Олаф кивнул и протянул к телу руку в перчатке. Я его остановила перед самым касанием — тоже рукой в перчатке. Он посмотрел на меня сердито, и глубоко посаженные глаза снова полыхнули враждой, которая в них была до того, как я стала ему «нравиться».
— Сперва спроси. Тут доктор распоряжается, а не мы.
Он продолжал на меня смотреть, и лицо его изменилось.
Не смягчилось, но изменилось. Положил ладонь на мою руку, прижав ее к своей, давая теперь уже мне основания для недовольства. Но у меня от этого прикосновения забился быстрее пульс, и не по той причине, по которой прикосновение мужчины увеличивает частоту сердечных сокращений. Пульс забился в глотке, будто я леденцом подавилась, — от страха, И я изо всех сил постаралась ничем иным этот страх не выразить. Не из-за Олафа, а чтобы доктор чего не подумал.

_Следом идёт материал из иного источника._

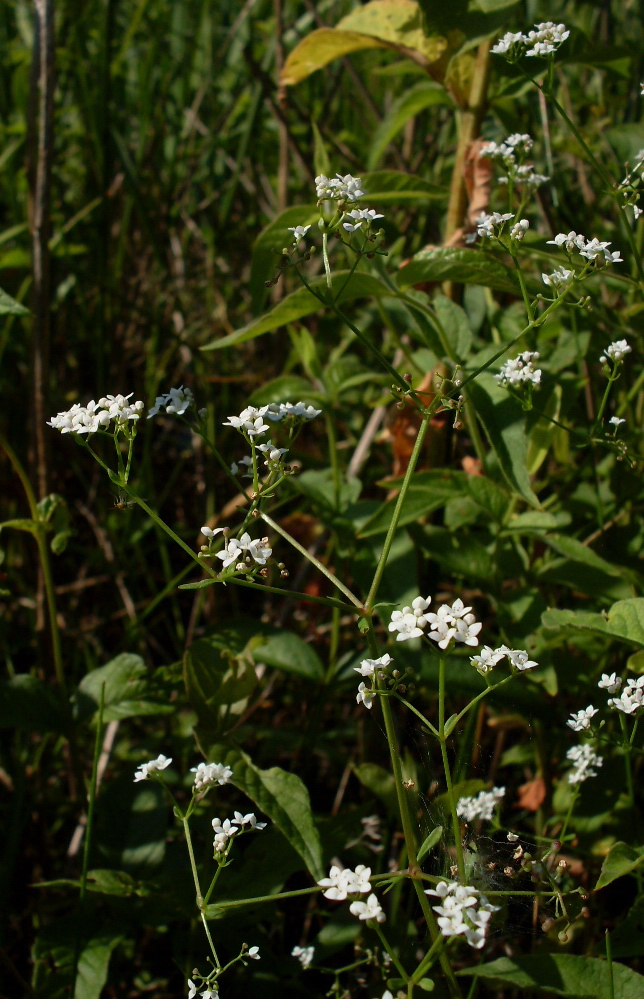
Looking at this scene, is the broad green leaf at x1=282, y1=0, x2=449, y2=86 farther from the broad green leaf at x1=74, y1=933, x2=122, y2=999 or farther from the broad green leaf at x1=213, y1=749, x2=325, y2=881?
the broad green leaf at x1=74, y1=933, x2=122, y2=999

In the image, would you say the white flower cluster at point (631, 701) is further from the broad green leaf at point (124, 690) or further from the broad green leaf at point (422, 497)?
the broad green leaf at point (124, 690)

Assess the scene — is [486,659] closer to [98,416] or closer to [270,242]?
[98,416]

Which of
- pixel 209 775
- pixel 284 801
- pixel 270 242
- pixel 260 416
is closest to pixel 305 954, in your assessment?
pixel 284 801

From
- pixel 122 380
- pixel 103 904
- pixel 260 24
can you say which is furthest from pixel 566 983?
pixel 260 24

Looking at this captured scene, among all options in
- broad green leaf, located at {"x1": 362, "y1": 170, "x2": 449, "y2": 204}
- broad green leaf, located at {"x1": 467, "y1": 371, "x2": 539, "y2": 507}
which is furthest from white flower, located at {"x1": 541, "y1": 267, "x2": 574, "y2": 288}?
broad green leaf, located at {"x1": 362, "y1": 170, "x2": 449, "y2": 204}

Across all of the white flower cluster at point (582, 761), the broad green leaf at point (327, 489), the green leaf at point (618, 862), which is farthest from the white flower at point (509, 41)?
the green leaf at point (618, 862)

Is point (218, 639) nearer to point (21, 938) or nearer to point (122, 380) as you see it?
point (21, 938)
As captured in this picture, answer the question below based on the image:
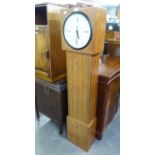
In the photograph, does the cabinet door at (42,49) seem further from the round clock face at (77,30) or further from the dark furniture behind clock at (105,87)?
the dark furniture behind clock at (105,87)

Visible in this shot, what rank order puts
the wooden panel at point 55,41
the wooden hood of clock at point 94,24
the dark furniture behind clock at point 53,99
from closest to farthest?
the wooden hood of clock at point 94,24 → the wooden panel at point 55,41 → the dark furniture behind clock at point 53,99

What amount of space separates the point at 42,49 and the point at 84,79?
0.60m

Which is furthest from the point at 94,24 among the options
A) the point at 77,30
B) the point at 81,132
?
the point at 81,132

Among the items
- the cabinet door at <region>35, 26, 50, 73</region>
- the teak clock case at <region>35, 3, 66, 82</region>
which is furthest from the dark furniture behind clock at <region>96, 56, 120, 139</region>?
the cabinet door at <region>35, 26, 50, 73</region>

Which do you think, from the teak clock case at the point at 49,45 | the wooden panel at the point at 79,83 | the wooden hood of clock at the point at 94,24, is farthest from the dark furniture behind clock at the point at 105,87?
the teak clock case at the point at 49,45

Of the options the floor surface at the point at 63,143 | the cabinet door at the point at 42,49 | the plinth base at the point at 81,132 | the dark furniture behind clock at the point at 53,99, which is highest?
the cabinet door at the point at 42,49

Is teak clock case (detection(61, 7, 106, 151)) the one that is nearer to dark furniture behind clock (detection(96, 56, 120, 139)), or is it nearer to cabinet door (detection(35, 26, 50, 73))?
dark furniture behind clock (detection(96, 56, 120, 139))

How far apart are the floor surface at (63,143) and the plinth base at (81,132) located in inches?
2.7

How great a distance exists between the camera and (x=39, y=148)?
171 cm

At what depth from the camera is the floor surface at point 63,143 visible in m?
1.67
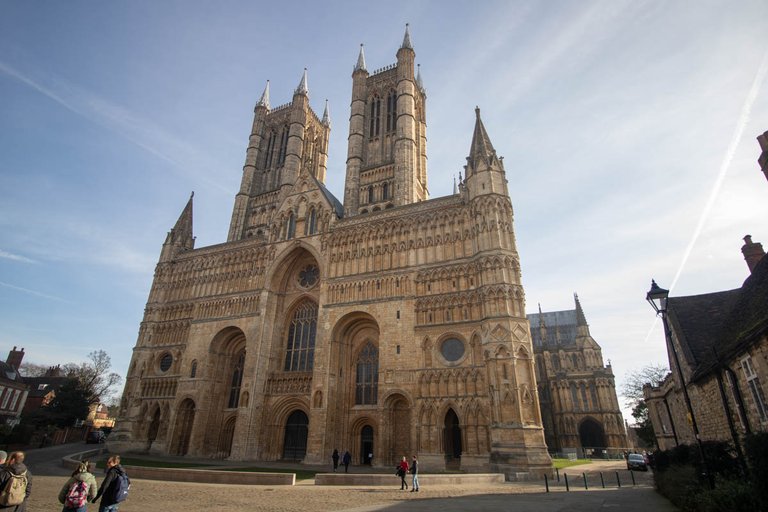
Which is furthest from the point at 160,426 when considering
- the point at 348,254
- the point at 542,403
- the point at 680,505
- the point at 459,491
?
the point at 542,403

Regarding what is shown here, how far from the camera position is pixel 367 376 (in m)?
30.4

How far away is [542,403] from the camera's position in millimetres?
53688

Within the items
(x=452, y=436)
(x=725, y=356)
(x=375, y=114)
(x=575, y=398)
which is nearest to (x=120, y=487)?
(x=725, y=356)

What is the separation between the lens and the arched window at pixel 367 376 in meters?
29.5

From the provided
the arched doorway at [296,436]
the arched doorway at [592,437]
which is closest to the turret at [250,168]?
the arched doorway at [296,436]

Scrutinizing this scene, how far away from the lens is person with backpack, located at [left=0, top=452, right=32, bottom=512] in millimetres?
6480

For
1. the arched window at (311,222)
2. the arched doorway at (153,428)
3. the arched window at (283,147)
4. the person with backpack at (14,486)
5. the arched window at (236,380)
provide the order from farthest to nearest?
the arched window at (283,147) < the arched window at (311,222) < the arched window at (236,380) < the arched doorway at (153,428) < the person with backpack at (14,486)

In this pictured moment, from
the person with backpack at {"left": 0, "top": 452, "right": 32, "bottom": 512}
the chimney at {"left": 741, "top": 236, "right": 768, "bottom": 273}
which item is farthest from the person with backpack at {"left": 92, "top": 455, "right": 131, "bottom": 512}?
the chimney at {"left": 741, "top": 236, "right": 768, "bottom": 273}

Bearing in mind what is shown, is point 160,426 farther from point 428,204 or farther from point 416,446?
point 428,204

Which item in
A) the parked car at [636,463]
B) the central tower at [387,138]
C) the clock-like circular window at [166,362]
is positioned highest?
the central tower at [387,138]

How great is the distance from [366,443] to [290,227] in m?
19.5

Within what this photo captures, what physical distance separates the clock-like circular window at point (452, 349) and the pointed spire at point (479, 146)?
13.2 metres

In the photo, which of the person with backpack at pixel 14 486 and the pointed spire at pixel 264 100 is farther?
the pointed spire at pixel 264 100

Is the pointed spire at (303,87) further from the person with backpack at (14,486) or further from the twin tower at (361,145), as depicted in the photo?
the person with backpack at (14,486)
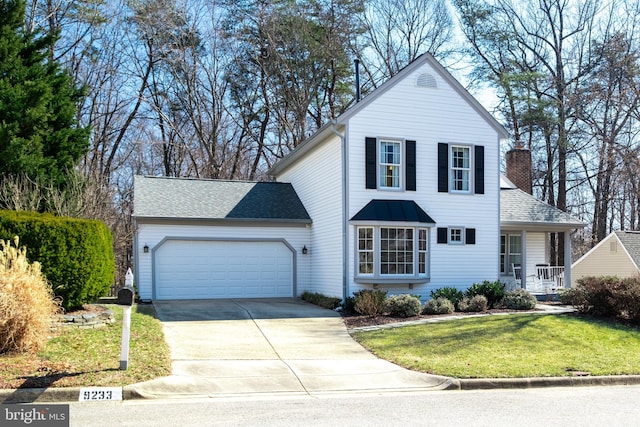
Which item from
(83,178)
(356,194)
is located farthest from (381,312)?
(83,178)

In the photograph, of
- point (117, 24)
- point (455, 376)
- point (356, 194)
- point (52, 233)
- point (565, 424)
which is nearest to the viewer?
point (565, 424)

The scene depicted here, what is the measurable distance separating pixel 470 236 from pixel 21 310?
14.3 meters

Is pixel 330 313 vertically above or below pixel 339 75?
below

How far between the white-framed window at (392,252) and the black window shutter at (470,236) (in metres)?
1.57

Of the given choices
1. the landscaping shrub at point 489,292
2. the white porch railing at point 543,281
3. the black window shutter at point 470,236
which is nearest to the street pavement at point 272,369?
the landscaping shrub at point 489,292

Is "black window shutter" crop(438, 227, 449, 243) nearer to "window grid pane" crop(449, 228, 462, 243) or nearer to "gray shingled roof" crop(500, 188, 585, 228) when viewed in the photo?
"window grid pane" crop(449, 228, 462, 243)

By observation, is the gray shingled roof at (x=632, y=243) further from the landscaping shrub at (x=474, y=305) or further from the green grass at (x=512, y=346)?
the green grass at (x=512, y=346)

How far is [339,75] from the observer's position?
1353 inches

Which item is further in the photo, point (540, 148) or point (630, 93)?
point (540, 148)

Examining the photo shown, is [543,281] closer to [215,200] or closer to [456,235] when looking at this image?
[456,235]

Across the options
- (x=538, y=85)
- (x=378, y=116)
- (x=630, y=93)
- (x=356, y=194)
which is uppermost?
(x=538, y=85)

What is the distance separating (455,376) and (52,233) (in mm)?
8619

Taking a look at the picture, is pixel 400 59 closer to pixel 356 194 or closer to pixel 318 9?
pixel 318 9

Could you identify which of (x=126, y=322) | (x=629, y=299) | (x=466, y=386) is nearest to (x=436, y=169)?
(x=629, y=299)
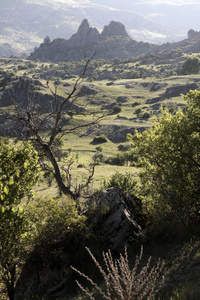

И мой голос не дрогнул, когда я спросила:
— До тела можно дотронуться?
— Я закончил исследование этого… тела, так что — да.
Он запнулся перед словом «тело», которое патологоанатомы произносят обычно без проблем. И тут до меня дошло, что я просто не сообразила. Он знал этих людей, одного из них по крайней мере. И скорее всего ему пришлось обрабатывать тела тех, кого он знал. А это трудно.
Я попыталась снять руку с руки Олафа, но он продолжал ее держать. На секунду мне показалось, что сейчас будет ссора, но он убрал свою ладонь.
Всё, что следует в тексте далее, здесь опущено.